What kind of impact does this analytical framework have on one’s practice? It leads one to neglect the primary revolutionary task of the present moment, which is combating U.S. imperialism and its psyops, in favor of an insular type of “anti-colonial” rhetorical discourse. A discourse that today has an even more skewed view of the world than the “anything but class” left discourses which Parenti described, because this new discourse is intensely online. The minds of those within this fandom-type space are not focused on building an antiwar coalition, or reaching the workers during this moment’s great opportunity for mass radicalization, or fighting imperialism’s psyops. They’re focused on whatever online enemies the fandom is at war with, limiting their ability to connect with anybody who hasn’t gone down the particular pipeline that leads someone to get assimilated into these kinds of circles.

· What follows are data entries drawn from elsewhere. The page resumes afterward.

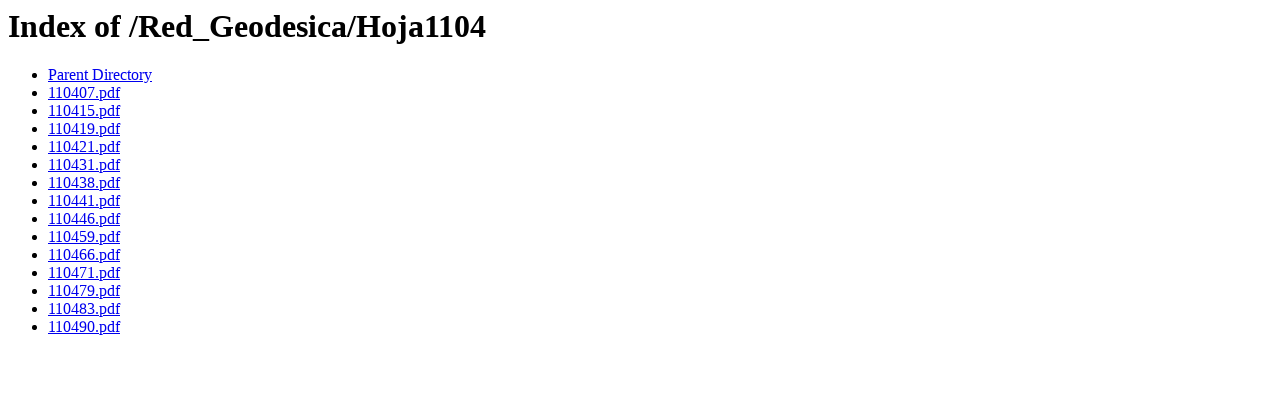

--- FILE ---
content_type: text/html;charset=ISO-8859-1
request_url: https://datos-geodesia.ign.es/Red_Geodesica/Hoja1104/
body_size: 906
content:
<!DOCTYPE HTML PUBLIC "-//W3C//DTD HTML 3.2 Final//EN">
<html>
 <head>
  <title>Index of /Red_Geodesica/Hoja1104</title>
 </head>
 <body>
<h1>Index of /Red_Geodesica/Hoja1104</h1>
<ul><li><a href="/Red_Geodesica/"> Parent Directory</a></li>
<li><a href="110407.pdf"> 110407.pdf</a></li>
<li><a href="110415.pdf"> 110415.pdf</a></li>
<li><a href="110419.pdf"> 110419.pdf</a></li>
<li><a href="110421.pdf"> 110421.pdf</a></li>
<li><a href="110431.pdf"> 110431.pdf</a></li>
<li><a href="110438.pdf"> 110438.pdf</a></li>
<li><a href="110441.pdf"> 110441.pdf</a></li>
<li><a href="110446.pdf"> 110446.pdf</a></li>
<li><a href="110459.pdf"> 110459.pdf</a></li>
<li><a href="110466.pdf"> 110466.pdf</a></li>
<li><a href="110471.pdf"> 110471.pdf</a></li>
<li><a href="110479.pdf"> 110479.pdf</a></li>
<li><a href="110483.pdf"> 110483.pdf</a></li>
<li><a href="110490.pdf"> 110490.pdf</a></li>
</ul>
</body></html>
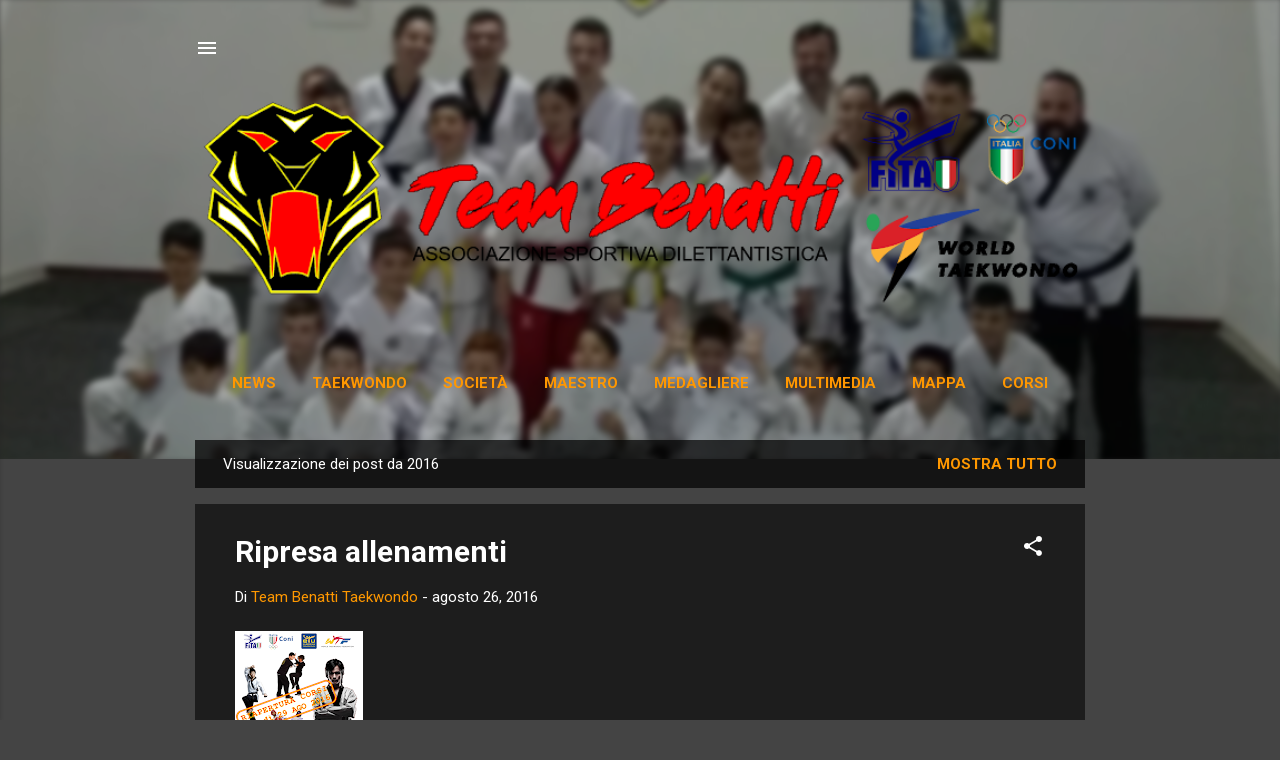

--- FILE ---
content_type: text/html; charset=UTF-8
request_url: http://www.teambenatti.com/b/stats?style=BLACK_TRANSPARENT&timeRange=ALL_TIME&token=APq4FmAERUuNMuoyeX-X2zAi2lePh_Z8SUNsRQA3UiW53N49FGP5aCZPOQEm57Ui22U_VbatMlQIIx0ijPZYCvvSalDkYf0RIA
body_size: 259
content:
{"total":115748,"sparklineOptions":{"backgroundColor":{"fillOpacity":0.1,"fill":"#000000"},"series":[{"areaOpacity":0.3,"color":"#202020"}]},"sparklineData":[[0,7],[1,12],[2,10],[3,38],[4,9],[5,20],[6,23],[7,14],[8,13],[9,20],[10,22],[11,11],[12,14],[13,19],[14,13],[15,6],[16,13],[17,13],[18,11],[19,97],[20,26],[21,7],[22,12],[23,9],[24,10],[25,16],[26,32],[27,21],[28,9],[29,3]],"nextTickMs":3600000}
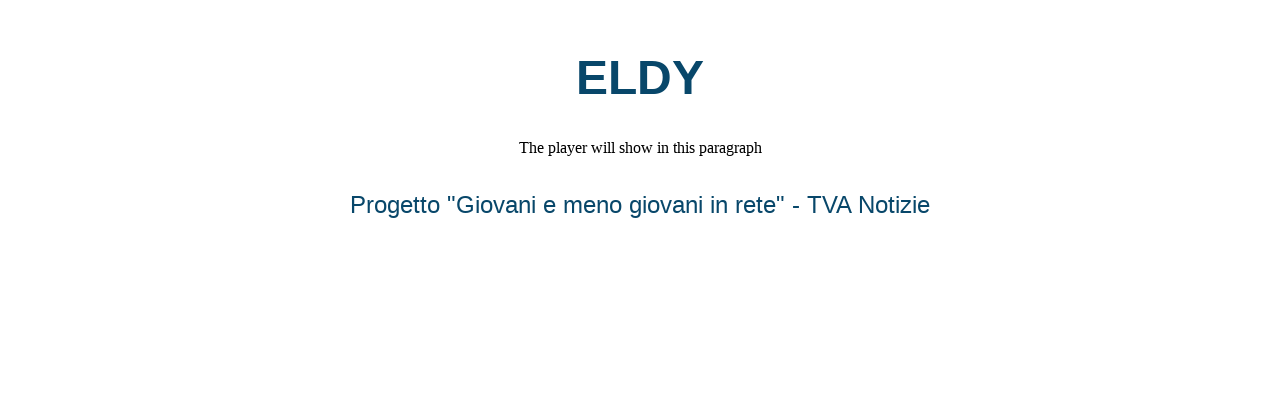

--- FILE ---
content_type: text/html; charset=UTF-8
request_url: http://download.eldy.eu/flashplayer/giovani-giovani/eldy-pigafetta.html
body_size: 479
content:
<html>
<head>
<title>ELDY :: Giovani e meno Giovani</title>
</head>
<body>
<div align="center" style="margin-top:50px">
<font face="Verdana, Geneva, Arial, Helvetica, sans-serif" color="#08476A" size="20px"><b>ELDY</b></font>
<br><br>
<p id='preview'>The player will show in this paragraph</p>
<br>
<font face="Verdana, Geneva, Arial, Helvetica, sans-serif" color="#08476A" size="5px">Progetto "Giovani e meno giovani in rete" - TVA Notizie</font>
</div>

<script type='text/javascript' src='swfobject.js'></script>
<script type='text/javascript'>
var s1 = new SWFObject('player.swf','player','848','580','9');
s1.addParam('allowfullscreen','true');
s1.addParam('allowscriptaccess','always');
s1.addParam('flashvars','file=eldy-pigafetta.flv&image=eldy-pigafetta2.jpg');
s1.write('preview');
</script>
</body>
</html>
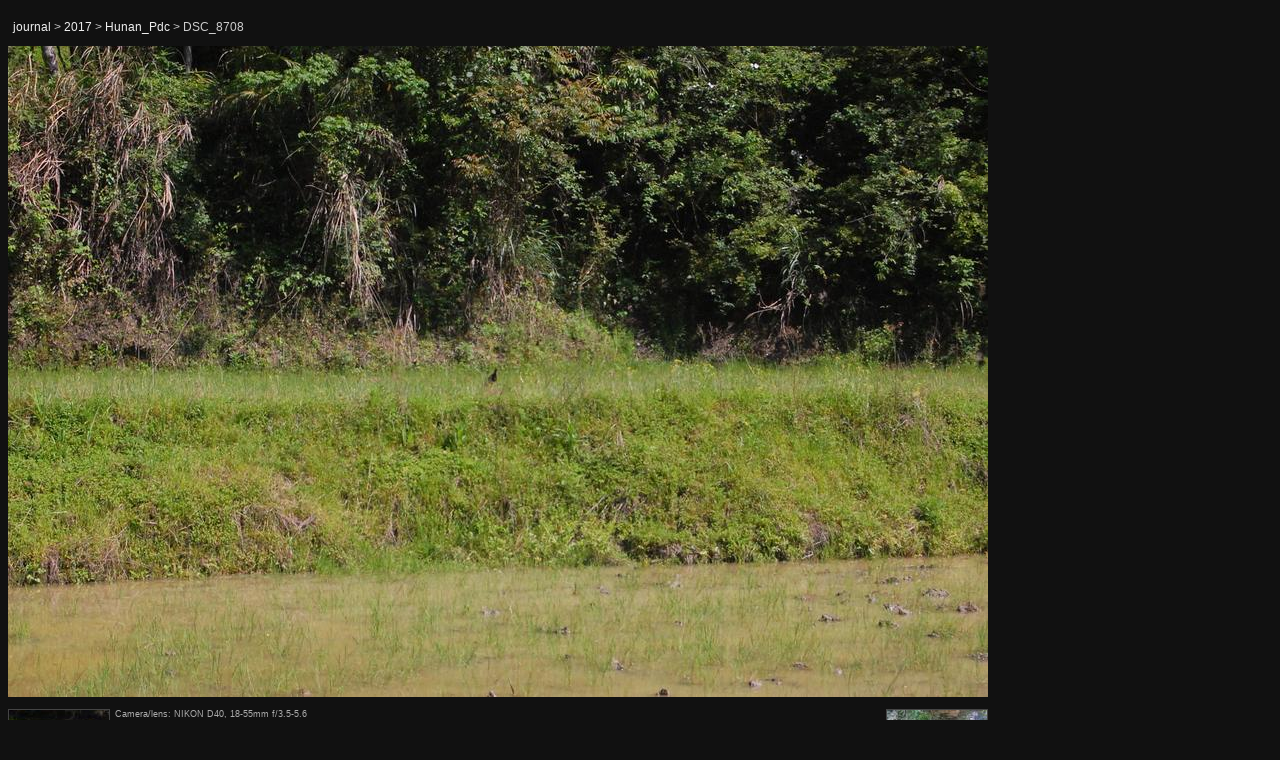

--- FILE ---
content_type: text/html
request_url: http://journal.pristine.net/2017/hunan_pdc/pages/DSC_8708.html
body_size: 852
content:
<!DOCTYPE html>
<html lang="en">

<head>
	<meta charset="utf-8">
	<meta name="viewport" content="width=device-width, initial-scale=1.0">
 	<link href="../../../stylesheets/2014.css" rel="stylesheet" type="text/css" />
	<title>Hunan_Pdc - DSC_8708</title>
</head>

<body>

<p class="caption">
	<a href="/" title="Photo Journal">journal</a> &gt; 
	<a href="/2017/index.html" title="2017">2017</a> &gt; 
	<a href="/2017/hunan_pdc/index.html" title="Hunan_Pdc">Hunan_Pdc</a> &gt; 
	DSC_8708 </p>


<div class="imgbox" style="width: 980px; height: 651px;">
	<img src="../photos/DSC_8708.JPG" alt="Hunan_Pdc DSC_8708" width="980px" height="651px" style="padding: 0; position: absolute;" />
	<div class="nav-strip-side" style="float: left; height: 651px">
		<a href="DSC_8707.html" style="text-align: left;" title="previous photo">
			<img src="../../../images/prev.png" alt="previous nav arrow" />
		</a>
	</div>
	<div class="nav-strip-side" style="float: right; height: 651px; left: 880px">
		<a href="DSC_8709.html" style="text-align: right" title="next photo">
			<img src="../../../images/next.png" alt="next nav arrow" />
		</a>
	</div>
	<div class="nav-strip-top">
		<a href="../index.html" title="up to album: Hunan_Pdc">
			<img src="../../../images/up.png" alt="up nav arrow" />
		</a>
	</div>
</div>

<p class="caption"></p>

<div class="bottom" style="width: 980px">	<div class="prevlink">
		<a href="DSC_8707.html" title="previous photo">
			<img src="../thumbs/DSC_8707.jpg" alt="previous photo" />
		</a>
	</div>
	<div class="exifdata" style="width: 764px">		Camera/lens: NIKON D40, 18-55mm f/3.5-5.6<br />
		Aperture: 14.0, Shutter speed: 1/800, Focal length: 55.0 mm, ISO: 1600, Bias: 0<br />
		Date/Time: 2017:04:24 10:15:57<br />
		Average color: <span style="background: #606036">dark olive green</span><br />
	</div>
	<div class="nextlink">
		<a href="DSC_8709.html" title="next photo">
			<img src="../thumbs/DSC_8709.jpg" alt="next photo" />
		</a>
	</div>
</div>

</body>
</html>


--- FILE ---
content_type: text/css
request_url: http://journal.pristine.net/stylesheets/2014.css
body_size: 831
content:
body {
	display: table; 
	font-family: verdana, arial, helvetica, sans-serif;
	font-size: 0.75em;
	background-color: #111;
}

.title {
	text-align: center;
	font-size: 140%;
	padding-bottom: .4em;
	font-weight: bold;
	color: #CCC;
}

a {	
	text-decoration: none; 
	color: #EEE;
}

.imgbox { position: relative; }
.imgbox, .pix {	font-size: 11px; }
.imgbox a { 
	color: #CCC;
	border: 1px solid #111;
}
.imgbox a:hover { 
	color: #EEE;
	background: #333; 
	border: 1px solid #AAA;
}
.imgbox a, .pix {
	padding: 5px 5px 15px 5px;
	float: left;
	text-decoration: none;
	height: 165px;
	width: 130px;
	margin: 6px;
	text-align: center;
	-moz-border-radius: 10px;
}
img { border: none; }

.caption, ul, li {
	clear: left;
	text-align: left;
	margin-left: 5px;
	color: #CCC;
}
.caption a { color: #EEE; }
.caption a:hover { background: #CCC; color: #EEE; }

.nav {
	padding-bottom: 5px;
	text-align: center;
	clear: left;
	color: #EEE;
}
.nav a:hover { 
	background: #EEE; 
	color: #111; 
}

.nav-strip-side, .nav-strip-top {
	top: 0;
	background: rgba(255,255,255,.5);
	opacity: 0;
}
.nav-strip-side {
	position: absolute;
	width: 100px;
	height: 100%;
}
.nav-strip-top {
	position: absolute;
	height: 100px;
	width: 100%;
}
.nav-strip-side:hover, .nav-strip-top:hover {
	opacity: .5;
	transition: opacity .5s ease-in;
	-moz-transition: opacity .5s ease-in;
	-webkit-transition: opacity .5s ease-in;
	-o-transition: opacity .5s ease-in;
}
.nav-strip-side a, .nav-strip-top a {
	position: relative;
	height: 100%;
	width: 100%;
	margin: 0;
	padding: 0;
}
.nav-strip-side a:hover, .nav-strip-top a:hover {
	border: 0;
}
.nav-strip-side a img {
	position: relative;
	top: 50%;
	height: 45px; 
	margin-top: -45px
}
.nav-strip-top span {
	text-align:center;
}

.exifdata, .keywords {
	color: #AAA;
	float: left;
	font-size: 0.75em;
	padding: 0 5px 0 5px;
}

Like with the degrowth discourse and the drug workers discourse, the actors driving this kind of “anti-colonial” discourse are fundamentally unserious. We do not need to appease them to succeed in our revolutionary task, in fact they’re a hindrance to our goals. And like with those other examples, existing socialism provides a solution to the problems they speak to, a solution that’s actually practicable. Socialist countries, historically and to this day, have anti-colonial programs. What I’ve had to learn is that there’s a difference between “decolonial” or “post-colonial” theory, which are liberal academic means for “critiquing” society, and Marxist anti-colonial theory, which is to say Marxism itself. The solution is to abolish the United States so that the internal colonies can be given self-determination with a socialist character, something that can’t happen unless we’re serious about reaching the people. Do not abandon the dialectical path to please the manipulatively moralistic cries of actors who don’t even have the revolution’s best interests in mind. Stick by what dialectics tells you is true, and you’ll win.